HONOLULU – After spending two years to create a strategic path forward for Hawaiian Education, the Hawaii State Department of Education (DOE) shared how it is strengthening its commitment to Hawaiian programs in the public school system. Superintendent Kathryn Matayoshi today updated the Hawaii State Board of Education (BOE) on the collaborative groundwork made since BOE acted on two Hawaiian Education policies.
The board and the Department initiated and engaged in a number of community stakeholder meetings over 18 months to listen to the concerns and opportunities for improvements before the enactment of Hawaiian Education policies 2104 and 2105.
Policy 2104 was changed to incorporate the establishment of the Office of Hawaiian Education to support Hawaiian education's positive impacts. Policy 2105 provides students with Hawaiian bicultural and bilingual education; and the development and administration of the
Hawaiian Language Immersion Program (Ka Papahana Kaiapuni) curriculum, standards, and formative and summative assessments. The DOE’s Kaiapuni program is offered at 20 schools and educates more than 2,000 students.
“Over the course of the last year, we have engaged with Hawaiian educators, community leaders, parents and supporters to create a path forward for a stronger Hawaiian studies program,” said Superintendent Matayoshi. “We started this process from the beginning of setting a unified vision and taking the necessary actions that set a clear direction.”
With the recent establishment of the Office of Hawaiian Education, the DOE is now accepting applications for a director. The director will lead the incorporation of Hawaiian knowledge, practices and perspectives in all content areas; oversee and coordinate Hawaiian education programs, projects, and initiatives; and provide organizational leadership for growth of Ka Papahana Kaiapuni.
Many stakeholders, who spent the last year providing input in the strategic mission of the Office and the description of the director position, filled the boardroom. Superintendent Matayoshi thanked the stakeholders including Kamehameha Schools and the Office of Hawaiian Affairs for their support.
“There has been a lot of thought and shared commitment by our community partners, Chair Don Horner and board member Cheryl Lupenui to ensure that all of our students receive quality lessons that are uniquely provided in Hawaiian Education,” added Superintendent Matayoshi. “We know there is a lot of work ahead of us to ensure that Hawaii Education is aligned to the Hawaii Common Core standards while incorporating cultural knowledge and understanding.”

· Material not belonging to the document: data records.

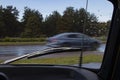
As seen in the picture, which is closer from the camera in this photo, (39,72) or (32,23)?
(32,23)

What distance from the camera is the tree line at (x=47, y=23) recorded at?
11.7ft

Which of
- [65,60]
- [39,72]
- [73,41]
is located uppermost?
[73,41]

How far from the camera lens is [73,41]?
3689mm

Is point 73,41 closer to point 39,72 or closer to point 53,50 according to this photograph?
point 53,50

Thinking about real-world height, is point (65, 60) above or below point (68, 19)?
below

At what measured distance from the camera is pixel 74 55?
3.79 m

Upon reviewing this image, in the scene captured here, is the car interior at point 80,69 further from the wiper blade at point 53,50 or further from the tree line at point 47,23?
the tree line at point 47,23

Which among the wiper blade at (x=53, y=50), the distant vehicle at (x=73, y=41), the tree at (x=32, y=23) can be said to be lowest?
the wiper blade at (x=53, y=50)

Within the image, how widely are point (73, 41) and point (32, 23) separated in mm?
438

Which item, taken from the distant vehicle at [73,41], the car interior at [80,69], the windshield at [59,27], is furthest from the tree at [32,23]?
the car interior at [80,69]

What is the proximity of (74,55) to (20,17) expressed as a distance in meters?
0.66

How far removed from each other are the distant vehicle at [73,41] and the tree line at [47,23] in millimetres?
49

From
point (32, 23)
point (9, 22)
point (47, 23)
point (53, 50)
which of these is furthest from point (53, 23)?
point (9, 22)

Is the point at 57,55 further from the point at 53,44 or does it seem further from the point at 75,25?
the point at 75,25
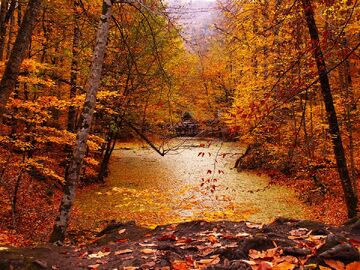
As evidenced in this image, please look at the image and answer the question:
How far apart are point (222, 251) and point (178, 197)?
33.2 feet

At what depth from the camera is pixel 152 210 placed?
1175 centimetres

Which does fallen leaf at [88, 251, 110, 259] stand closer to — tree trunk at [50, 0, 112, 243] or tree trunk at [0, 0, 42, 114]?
tree trunk at [50, 0, 112, 243]

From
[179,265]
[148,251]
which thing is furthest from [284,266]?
[148,251]

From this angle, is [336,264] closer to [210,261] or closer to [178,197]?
[210,261]

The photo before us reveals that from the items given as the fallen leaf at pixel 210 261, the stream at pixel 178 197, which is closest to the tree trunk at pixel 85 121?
the stream at pixel 178 197

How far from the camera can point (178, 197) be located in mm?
13773

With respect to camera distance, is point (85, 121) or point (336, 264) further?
point (85, 121)

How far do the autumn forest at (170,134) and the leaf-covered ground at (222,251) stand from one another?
0.02 m

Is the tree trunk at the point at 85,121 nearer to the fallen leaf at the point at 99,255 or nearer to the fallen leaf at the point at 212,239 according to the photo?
the fallen leaf at the point at 99,255

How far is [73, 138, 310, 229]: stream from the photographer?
10586mm

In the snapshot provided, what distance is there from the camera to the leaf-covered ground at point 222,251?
3152 millimetres

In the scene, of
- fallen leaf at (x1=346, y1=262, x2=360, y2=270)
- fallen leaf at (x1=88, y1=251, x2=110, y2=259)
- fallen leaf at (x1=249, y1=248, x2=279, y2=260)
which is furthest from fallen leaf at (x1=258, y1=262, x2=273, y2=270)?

Community engagement will remain a priority as the DOE continues to advance Hawaiian Education initiatives while addressing the following challenges:
- System wide valuing of Hawaiian education for all students
- Developing a manageable scope and focus for the Office of Hawaiian Education
- Aligning federal and state accountability requirements for Hawaiian language assessments
- Limited time and resources to implement policies systems-wide and prepare all students before they graduate
Superintendent Matayoshi also briefed the BOE on the development of a Hawaiian language assessment. The DOE, in partnership with the University of Hawaii-Manoa, has developed a field test for Kaiapuni students that measures progress towards mastery of academic standards that is on par with the Smarter Balanced Assessment given in the English language. The field test in language arts and math for students in grades 3 and 4 enrolled in Ka Papahana Kaiapuni schools will be held this spring. DOE has requested a
"double testing" waiver from the U.S. Department of Education that would allow students taking the field test to forego the Smarter Balanced Assessment.
Many Kaiapuni parents have chosen to “opt out” of English language statewide assessments. When students opt out it has detrimental effects on the school’s Strive HI results.
Strive HI is the DOE’s school accountability and improvement system.
“Hawaii has a unique situation of educating students who learn in an official language of the state,” noted Superintendent Matayoshi, who visited with federal officials on this issue in November 2014. “This is not about translating a test, rather offering a quality assessment in the indigenous language of Hawaii.”